Joseph Rhine, Hollywood, William K. Maas, Jr., Martinez, and Robert Thorp, San Francisco, for defendants and appellants.

James J. Clancy, Sun Valley, for plaintiffs and appellants.

MORRIS, Associate Justice.

The plaintiff and the defendants appeal following a trial to determine whether the showing of allegedly obscene films by the defendant constituted a public nuisance. The case was tried in part by a jury and in part to the court. Judgments were entered finding certain of defendants' films obscene and granting part of the relief requested by plaintiff.

Facts

Pursuant to Code of Civil Procedure section 731, 1 the Santa Ana City Attorney ("City") brought an action against the owners and operators of the Mitchell Brothers' Santa Ana Theater ("defendants") to abate a public nuisance. The City's complaint listed numerous films shown by the defendants between November 28, 1975 and March 30, 1977, all of which were alleged to be obscene. It was alleged that the showing of these films constituted a public nuisance as defined by Civil Code sections 3479 and 3480. 2 The City sought the following relief: that the court approve a resolution passed by the Santa Ana City Council revoking all of the defendants' operating licenses and permits; that the defendants be permanently enjoined from showing the named films; that the named films be destroyed by the State; that the box office receipts from the showing of the films be forfeited; that the defendants' theater be closed for one year; that the theater's fixtures and movable property be removed by the police and sold; that the plaintiff receive compensatory and punitive damages, and that the plaintiff recover costs and attorney's fees.

The court ruled that the issues of obscenity, public nuisance, and damages would be decided by a jury prior to the court's resolution of the equitable remedies issues. The court reasoned that since all relief sought by the City was dependent on a prior finding of obscenity and nuisance, a "prior resolution of the equitable issues would require a judicial determination of the issues of 'obscenity' and 'public nuisance' and would thus deprive defendants of a full and meaningful jury trial on the issue of damages." The jury trial itself was bifurcated. The jury first decided the issues of obscenity and public nuisance and then determined the amount of damages recoverable.

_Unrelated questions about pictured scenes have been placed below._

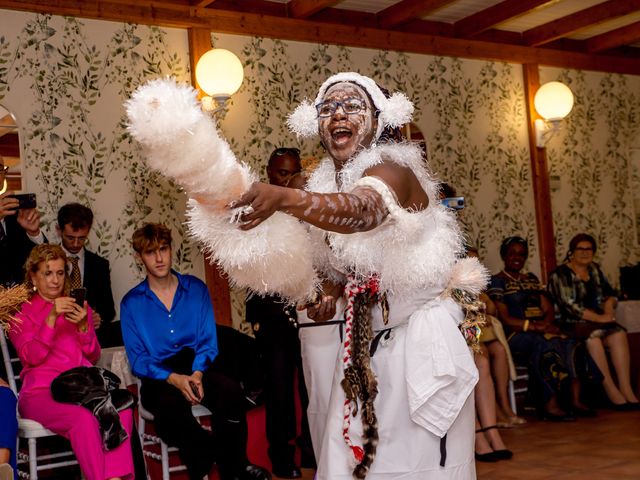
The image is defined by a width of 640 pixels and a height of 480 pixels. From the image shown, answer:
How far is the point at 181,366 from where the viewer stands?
4055mm

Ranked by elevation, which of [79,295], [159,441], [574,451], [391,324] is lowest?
[574,451]

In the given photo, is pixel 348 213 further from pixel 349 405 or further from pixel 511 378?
pixel 511 378

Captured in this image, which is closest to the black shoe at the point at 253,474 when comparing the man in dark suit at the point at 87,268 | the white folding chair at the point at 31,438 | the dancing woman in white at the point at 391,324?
the white folding chair at the point at 31,438

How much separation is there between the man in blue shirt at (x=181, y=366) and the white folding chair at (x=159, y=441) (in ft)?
0.23

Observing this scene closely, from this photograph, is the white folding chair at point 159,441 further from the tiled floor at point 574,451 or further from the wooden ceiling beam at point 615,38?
the wooden ceiling beam at point 615,38

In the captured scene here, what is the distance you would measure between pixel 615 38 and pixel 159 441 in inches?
224

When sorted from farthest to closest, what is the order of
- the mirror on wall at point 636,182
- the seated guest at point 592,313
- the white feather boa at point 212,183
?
1. the mirror on wall at point 636,182
2. the seated guest at point 592,313
3. the white feather boa at point 212,183

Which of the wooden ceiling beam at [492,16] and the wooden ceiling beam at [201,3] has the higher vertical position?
the wooden ceiling beam at [492,16]

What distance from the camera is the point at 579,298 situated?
623 centimetres

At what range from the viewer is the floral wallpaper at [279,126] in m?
5.20

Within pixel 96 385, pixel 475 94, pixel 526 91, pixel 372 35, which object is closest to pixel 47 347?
pixel 96 385

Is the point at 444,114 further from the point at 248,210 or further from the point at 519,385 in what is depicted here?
the point at 248,210

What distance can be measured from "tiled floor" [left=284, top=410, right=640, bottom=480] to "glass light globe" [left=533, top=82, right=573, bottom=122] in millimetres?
2756

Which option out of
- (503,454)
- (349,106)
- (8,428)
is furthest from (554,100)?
(349,106)
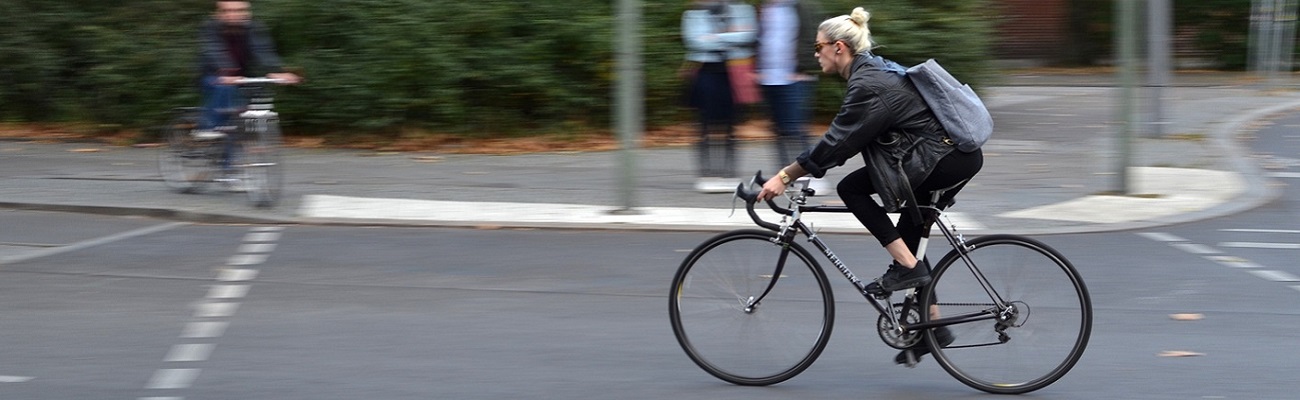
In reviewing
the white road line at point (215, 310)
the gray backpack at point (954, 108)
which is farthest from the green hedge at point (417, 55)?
the gray backpack at point (954, 108)

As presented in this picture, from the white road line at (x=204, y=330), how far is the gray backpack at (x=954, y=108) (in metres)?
3.36

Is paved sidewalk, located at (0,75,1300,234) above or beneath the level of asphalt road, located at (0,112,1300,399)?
beneath

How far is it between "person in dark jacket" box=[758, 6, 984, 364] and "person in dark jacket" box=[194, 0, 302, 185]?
601 centimetres

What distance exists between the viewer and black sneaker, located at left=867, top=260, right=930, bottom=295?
5367mm

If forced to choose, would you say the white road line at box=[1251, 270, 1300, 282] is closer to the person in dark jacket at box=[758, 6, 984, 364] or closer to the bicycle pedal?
the bicycle pedal

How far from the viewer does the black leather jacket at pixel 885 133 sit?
5.08 meters

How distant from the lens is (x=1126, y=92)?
10734 mm

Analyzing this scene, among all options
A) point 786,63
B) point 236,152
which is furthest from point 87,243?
point 786,63

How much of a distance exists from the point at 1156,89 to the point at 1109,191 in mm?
4212

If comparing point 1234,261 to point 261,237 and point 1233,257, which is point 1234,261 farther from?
point 261,237

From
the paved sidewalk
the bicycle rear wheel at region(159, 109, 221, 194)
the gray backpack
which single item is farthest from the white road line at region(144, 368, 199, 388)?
the bicycle rear wheel at region(159, 109, 221, 194)

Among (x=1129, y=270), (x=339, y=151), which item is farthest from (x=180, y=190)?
(x=1129, y=270)

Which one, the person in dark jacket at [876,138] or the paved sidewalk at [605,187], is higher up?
the person in dark jacket at [876,138]

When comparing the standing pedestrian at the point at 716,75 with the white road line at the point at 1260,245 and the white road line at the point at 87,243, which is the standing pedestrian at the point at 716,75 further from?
the white road line at the point at 87,243
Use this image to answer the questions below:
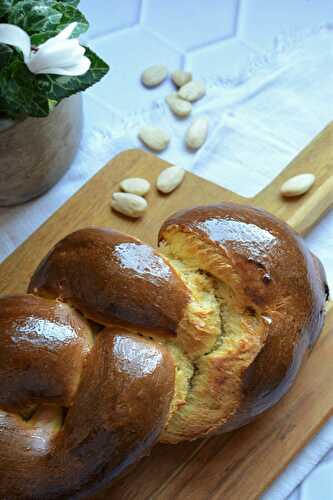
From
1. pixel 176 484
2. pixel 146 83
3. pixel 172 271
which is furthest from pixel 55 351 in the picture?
pixel 146 83

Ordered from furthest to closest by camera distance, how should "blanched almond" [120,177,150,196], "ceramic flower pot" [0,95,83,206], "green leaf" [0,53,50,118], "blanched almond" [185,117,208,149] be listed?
"blanched almond" [185,117,208,149] → "blanched almond" [120,177,150,196] → "ceramic flower pot" [0,95,83,206] → "green leaf" [0,53,50,118]

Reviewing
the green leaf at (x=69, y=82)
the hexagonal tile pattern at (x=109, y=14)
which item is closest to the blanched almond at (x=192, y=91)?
the hexagonal tile pattern at (x=109, y=14)

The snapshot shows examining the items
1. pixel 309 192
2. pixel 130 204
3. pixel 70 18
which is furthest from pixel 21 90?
pixel 309 192

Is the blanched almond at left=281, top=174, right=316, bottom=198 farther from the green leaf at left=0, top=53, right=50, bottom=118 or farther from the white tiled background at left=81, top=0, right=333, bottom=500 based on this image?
the green leaf at left=0, top=53, right=50, bottom=118

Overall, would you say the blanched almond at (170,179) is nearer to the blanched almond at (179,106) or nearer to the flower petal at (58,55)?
the blanched almond at (179,106)

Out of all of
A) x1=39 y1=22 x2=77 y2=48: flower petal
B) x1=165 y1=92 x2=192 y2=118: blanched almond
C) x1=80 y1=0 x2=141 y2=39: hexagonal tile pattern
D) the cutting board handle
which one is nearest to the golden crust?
the cutting board handle
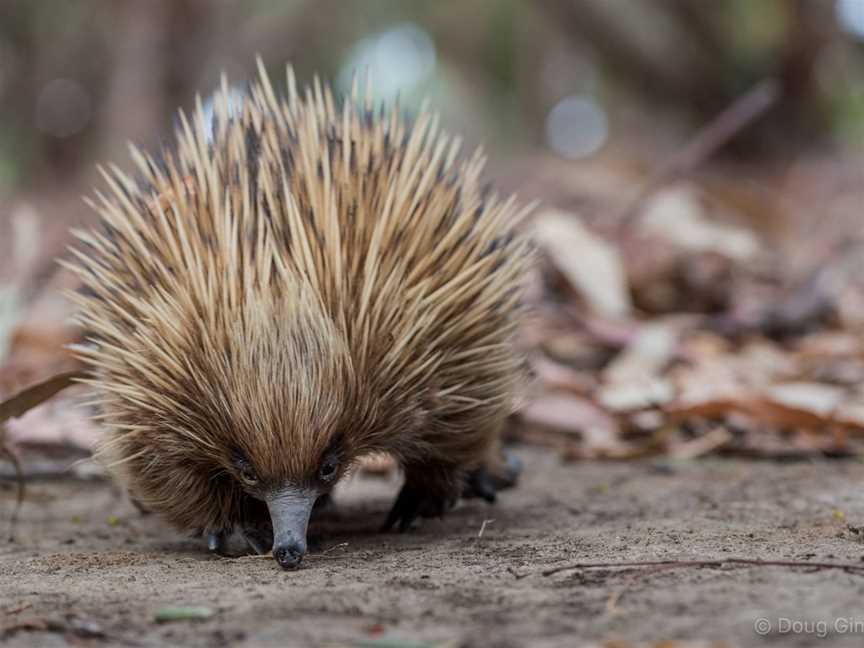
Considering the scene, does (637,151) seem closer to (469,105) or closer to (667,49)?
(667,49)

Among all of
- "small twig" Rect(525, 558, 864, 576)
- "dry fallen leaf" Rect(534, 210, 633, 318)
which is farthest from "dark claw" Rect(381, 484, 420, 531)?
"dry fallen leaf" Rect(534, 210, 633, 318)

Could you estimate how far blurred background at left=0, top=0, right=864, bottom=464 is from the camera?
5789 millimetres

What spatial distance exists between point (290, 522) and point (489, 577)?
0.53 meters

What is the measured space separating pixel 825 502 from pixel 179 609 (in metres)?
2.04

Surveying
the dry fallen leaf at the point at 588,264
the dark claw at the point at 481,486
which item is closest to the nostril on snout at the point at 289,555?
the dark claw at the point at 481,486

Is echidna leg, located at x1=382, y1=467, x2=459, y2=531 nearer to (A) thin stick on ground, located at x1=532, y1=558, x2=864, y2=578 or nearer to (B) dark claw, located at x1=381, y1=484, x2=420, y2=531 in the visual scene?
(B) dark claw, located at x1=381, y1=484, x2=420, y2=531

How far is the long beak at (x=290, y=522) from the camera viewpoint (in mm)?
2513

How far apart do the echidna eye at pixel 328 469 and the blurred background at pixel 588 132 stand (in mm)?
1277

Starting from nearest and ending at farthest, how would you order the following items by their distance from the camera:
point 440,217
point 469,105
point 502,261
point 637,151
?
1. point 440,217
2. point 502,261
3. point 637,151
4. point 469,105

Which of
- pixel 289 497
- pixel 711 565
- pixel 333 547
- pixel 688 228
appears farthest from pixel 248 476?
pixel 688 228

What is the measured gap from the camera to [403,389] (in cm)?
285

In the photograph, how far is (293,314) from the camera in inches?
98.7

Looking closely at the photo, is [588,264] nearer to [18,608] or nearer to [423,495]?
[423,495]

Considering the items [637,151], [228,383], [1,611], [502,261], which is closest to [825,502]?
[502,261]
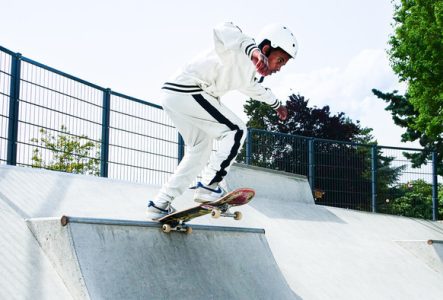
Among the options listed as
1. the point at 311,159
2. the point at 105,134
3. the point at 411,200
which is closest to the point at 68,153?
the point at 105,134

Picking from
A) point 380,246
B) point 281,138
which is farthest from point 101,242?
point 281,138

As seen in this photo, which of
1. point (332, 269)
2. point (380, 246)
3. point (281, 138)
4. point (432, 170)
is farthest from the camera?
point (432, 170)

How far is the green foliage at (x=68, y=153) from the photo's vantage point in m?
8.51

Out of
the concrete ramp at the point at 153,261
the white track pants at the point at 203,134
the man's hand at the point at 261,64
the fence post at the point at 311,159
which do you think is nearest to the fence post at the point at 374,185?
the fence post at the point at 311,159

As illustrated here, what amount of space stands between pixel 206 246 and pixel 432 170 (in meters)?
11.1

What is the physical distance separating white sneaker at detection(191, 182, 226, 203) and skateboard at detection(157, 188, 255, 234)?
0.25ft

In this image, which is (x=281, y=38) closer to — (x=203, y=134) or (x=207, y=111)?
(x=207, y=111)

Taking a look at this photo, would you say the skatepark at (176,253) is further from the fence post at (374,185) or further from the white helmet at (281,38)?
the fence post at (374,185)

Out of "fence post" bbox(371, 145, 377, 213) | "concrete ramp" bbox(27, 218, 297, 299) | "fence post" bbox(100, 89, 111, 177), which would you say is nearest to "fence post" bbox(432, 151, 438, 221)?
"fence post" bbox(371, 145, 377, 213)

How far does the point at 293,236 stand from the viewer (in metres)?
8.80

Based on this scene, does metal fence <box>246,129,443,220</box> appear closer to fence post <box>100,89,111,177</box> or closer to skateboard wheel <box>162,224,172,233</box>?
fence post <box>100,89,111,177</box>

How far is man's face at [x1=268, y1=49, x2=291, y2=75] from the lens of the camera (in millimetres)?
4863

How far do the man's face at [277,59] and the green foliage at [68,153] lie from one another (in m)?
4.77

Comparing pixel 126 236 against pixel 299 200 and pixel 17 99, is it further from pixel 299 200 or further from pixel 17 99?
pixel 299 200
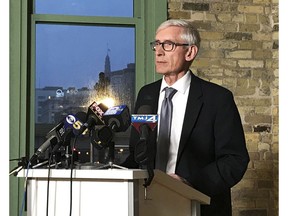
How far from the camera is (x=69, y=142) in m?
1.77

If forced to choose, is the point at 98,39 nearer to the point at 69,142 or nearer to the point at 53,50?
the point at 53,50

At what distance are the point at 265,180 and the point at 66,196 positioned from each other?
3.04 m

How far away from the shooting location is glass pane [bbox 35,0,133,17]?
4461 millimetres

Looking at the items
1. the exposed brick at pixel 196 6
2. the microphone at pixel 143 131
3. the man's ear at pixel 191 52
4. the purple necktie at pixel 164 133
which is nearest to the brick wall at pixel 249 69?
the exposed brick at pixel 196 6

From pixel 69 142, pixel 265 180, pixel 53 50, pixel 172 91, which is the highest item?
pixel 53 50

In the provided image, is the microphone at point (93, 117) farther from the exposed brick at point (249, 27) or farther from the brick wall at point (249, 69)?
the exposed brick at point (249, 27)

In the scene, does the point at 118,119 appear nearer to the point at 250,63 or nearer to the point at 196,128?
the point at 196,128

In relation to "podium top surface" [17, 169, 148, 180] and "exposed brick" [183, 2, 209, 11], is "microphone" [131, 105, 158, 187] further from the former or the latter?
"exposed brick" [183, 2, 209, 11]

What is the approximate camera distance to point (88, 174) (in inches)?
65.8

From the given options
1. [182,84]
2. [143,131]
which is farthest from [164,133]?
[143,131]

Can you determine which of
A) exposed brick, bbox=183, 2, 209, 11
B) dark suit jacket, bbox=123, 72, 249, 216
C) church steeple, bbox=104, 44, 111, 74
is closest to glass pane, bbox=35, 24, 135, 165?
church steeple, bbox=104, 44, 111, 74
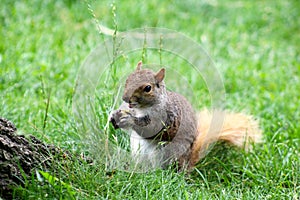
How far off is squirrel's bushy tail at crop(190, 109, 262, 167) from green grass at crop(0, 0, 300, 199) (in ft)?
0.24

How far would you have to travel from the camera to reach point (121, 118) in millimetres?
3254

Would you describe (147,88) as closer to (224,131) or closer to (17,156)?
(17,156)

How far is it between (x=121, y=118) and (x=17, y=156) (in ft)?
2.22

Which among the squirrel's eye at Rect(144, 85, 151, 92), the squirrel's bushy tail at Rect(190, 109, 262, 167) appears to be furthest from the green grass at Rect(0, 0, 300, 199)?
the squirrel's eye at Rect(144, 85, 151, 92)

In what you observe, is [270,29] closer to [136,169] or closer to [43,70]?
[43,70]

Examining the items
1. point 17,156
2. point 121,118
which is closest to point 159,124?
point 121,118

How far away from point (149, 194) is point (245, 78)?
2678 mm

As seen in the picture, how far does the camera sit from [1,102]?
3807 mm

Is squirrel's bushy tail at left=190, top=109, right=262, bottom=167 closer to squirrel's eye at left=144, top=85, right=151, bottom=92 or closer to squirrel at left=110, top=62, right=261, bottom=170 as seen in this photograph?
squirrel at left=110, top=62, right=261, bottom=170

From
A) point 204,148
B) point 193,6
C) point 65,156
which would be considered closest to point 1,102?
point 65,156

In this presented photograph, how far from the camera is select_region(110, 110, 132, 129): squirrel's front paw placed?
323 cm

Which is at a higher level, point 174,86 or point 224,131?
point 174,86

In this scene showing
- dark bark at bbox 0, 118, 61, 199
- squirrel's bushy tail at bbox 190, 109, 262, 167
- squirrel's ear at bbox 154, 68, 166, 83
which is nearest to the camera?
dark bark at bbox 0, 118, 61, 199

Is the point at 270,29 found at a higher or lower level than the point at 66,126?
higher
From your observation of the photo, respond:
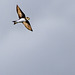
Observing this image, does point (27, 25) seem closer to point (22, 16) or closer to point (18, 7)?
point (22, 16)

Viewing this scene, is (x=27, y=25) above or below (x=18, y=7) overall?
below

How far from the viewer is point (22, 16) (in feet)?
107

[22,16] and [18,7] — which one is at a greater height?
[18,7]

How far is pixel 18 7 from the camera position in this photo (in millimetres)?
32781

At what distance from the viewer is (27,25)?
33.0m

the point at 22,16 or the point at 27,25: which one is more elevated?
the point at 22,16

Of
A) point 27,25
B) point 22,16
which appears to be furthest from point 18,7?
point 27,25

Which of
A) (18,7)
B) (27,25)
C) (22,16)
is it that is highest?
(18,7)

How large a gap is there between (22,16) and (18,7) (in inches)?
83.1

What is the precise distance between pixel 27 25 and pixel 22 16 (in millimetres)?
2168
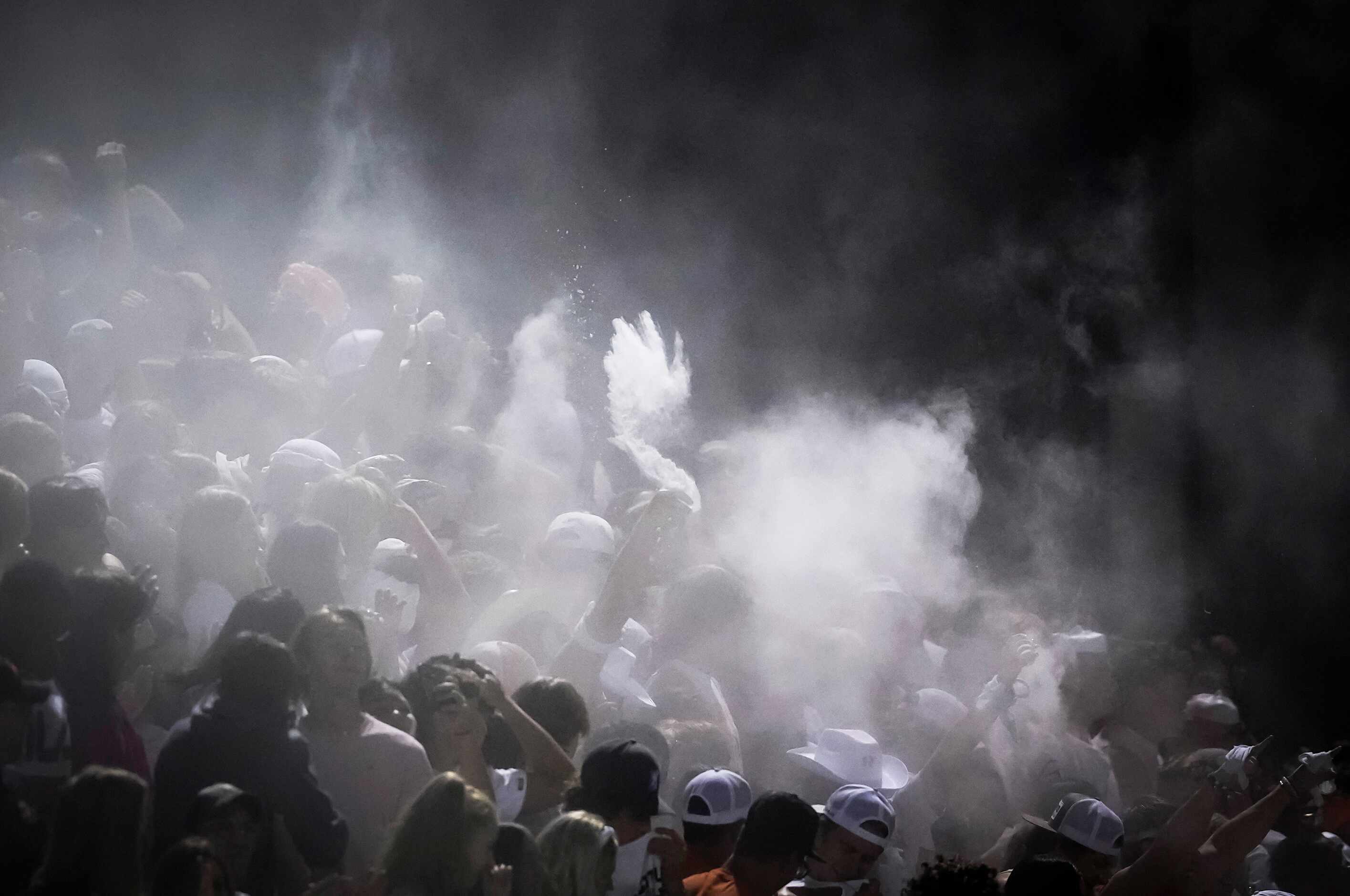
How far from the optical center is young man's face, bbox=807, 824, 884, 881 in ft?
9.34

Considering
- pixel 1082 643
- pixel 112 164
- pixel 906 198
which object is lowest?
pixel 1082 643

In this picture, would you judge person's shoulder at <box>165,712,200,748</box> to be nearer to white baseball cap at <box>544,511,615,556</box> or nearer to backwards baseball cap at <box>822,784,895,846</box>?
backwards baseball cap at <box>822,784,895,846</box>

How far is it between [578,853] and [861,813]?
0.77m

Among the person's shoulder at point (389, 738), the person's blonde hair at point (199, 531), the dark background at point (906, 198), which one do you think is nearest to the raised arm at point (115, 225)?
the dark background at point (906, 198)

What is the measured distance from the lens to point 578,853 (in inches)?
92.7

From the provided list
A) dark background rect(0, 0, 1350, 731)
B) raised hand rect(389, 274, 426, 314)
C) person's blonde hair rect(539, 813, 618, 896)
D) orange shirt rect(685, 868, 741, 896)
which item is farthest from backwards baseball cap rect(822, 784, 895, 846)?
dark background rect(0, 0, 1350, 731)

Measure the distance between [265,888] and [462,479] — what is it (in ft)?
8.49

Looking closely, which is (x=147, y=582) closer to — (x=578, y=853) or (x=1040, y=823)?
(x=578, y=853)

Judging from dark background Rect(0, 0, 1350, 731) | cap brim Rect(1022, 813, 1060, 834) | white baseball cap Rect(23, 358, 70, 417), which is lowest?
cap brim Rect(1022, 813, 1060, 834)

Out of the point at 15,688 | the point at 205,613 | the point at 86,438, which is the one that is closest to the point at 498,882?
the point at 15,688

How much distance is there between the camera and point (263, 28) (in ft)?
20.3

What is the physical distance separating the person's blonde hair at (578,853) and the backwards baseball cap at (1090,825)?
1.27 metres

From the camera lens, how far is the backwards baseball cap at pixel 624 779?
258 centimetres

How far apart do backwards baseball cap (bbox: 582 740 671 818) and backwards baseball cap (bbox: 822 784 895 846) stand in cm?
47
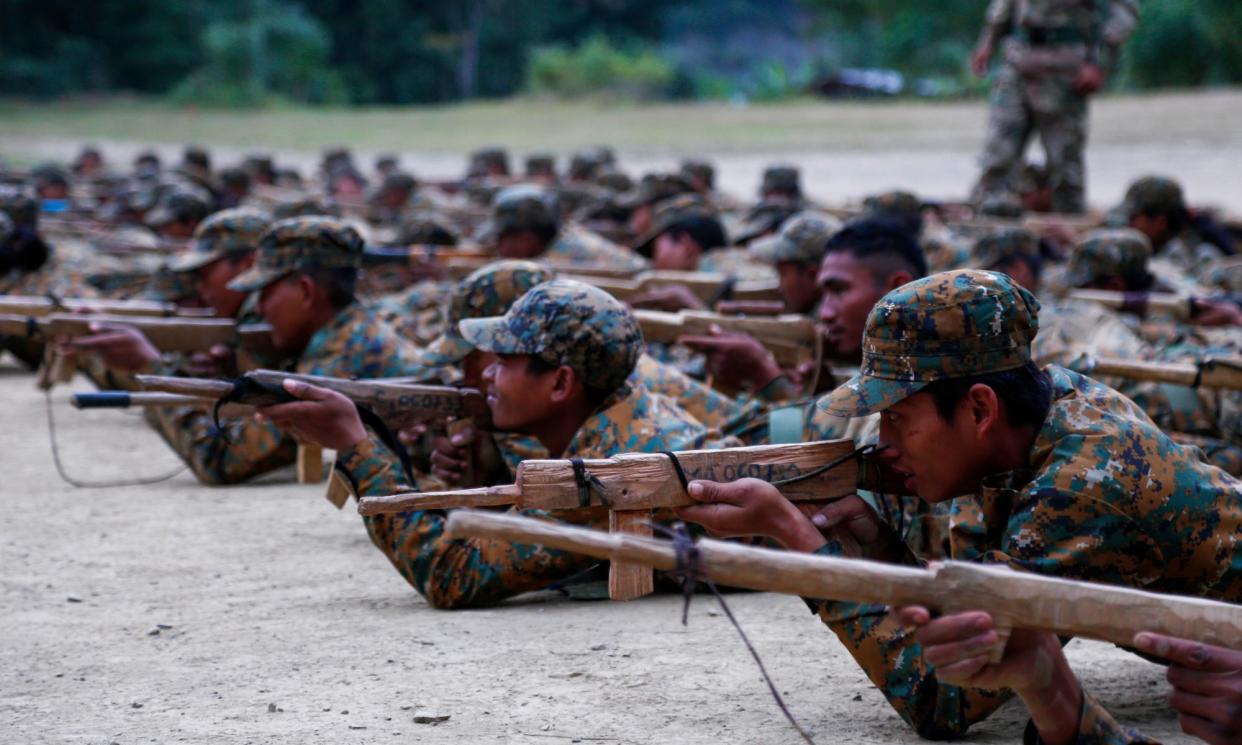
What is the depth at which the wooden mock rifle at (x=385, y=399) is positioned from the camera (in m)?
4.63

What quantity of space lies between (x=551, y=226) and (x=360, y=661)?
582 centimetres

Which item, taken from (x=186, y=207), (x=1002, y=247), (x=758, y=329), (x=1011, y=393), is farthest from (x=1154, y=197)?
(x=1011, y=393)

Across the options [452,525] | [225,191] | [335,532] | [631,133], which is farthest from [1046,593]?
[631,133]

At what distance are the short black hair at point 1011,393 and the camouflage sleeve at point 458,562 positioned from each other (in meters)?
1.69

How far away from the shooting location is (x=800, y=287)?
7.80 m

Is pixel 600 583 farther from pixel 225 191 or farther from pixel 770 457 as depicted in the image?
pixel 225 191

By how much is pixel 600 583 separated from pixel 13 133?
38608 millimetres

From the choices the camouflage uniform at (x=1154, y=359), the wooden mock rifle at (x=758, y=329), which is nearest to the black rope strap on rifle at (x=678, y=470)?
the camouflage uniform at (x=1154, y=359)

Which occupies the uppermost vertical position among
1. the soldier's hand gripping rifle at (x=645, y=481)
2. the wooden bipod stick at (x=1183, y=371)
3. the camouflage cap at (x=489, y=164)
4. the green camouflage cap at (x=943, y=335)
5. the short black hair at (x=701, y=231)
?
the green camouflage cap at (x=943, y=335)

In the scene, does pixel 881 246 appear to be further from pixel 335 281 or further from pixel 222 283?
pixel 222 283

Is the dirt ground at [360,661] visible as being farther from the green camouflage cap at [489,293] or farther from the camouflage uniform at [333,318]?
the green camouflage cap at [489,293]

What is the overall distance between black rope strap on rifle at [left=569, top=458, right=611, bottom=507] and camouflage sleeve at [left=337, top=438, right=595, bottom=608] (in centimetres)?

During the obscenity and public nuisance phase of the trial, the jury viewed 17 films at the defendants' theater. 3 The jury also heard extensive testimony from both lay and expert witnesses. After all the evidence had been presented, the jury was read over 50 separate instructions. Included in the instructions was the requirement that a film could be found obscene only if the jurors were convinced of such "beyond a reasonable doubt." The jury found 11 films obscene, 4 not obscene and could not reach a verdict on the remaining two.

After further presentation of evidence during the damages phase of the trial, the jury was instructed on the issues of nominal, compensatory and punitive damages. The jury awarded a total of $76,400 in compensatory damages and awarded no punitive damages.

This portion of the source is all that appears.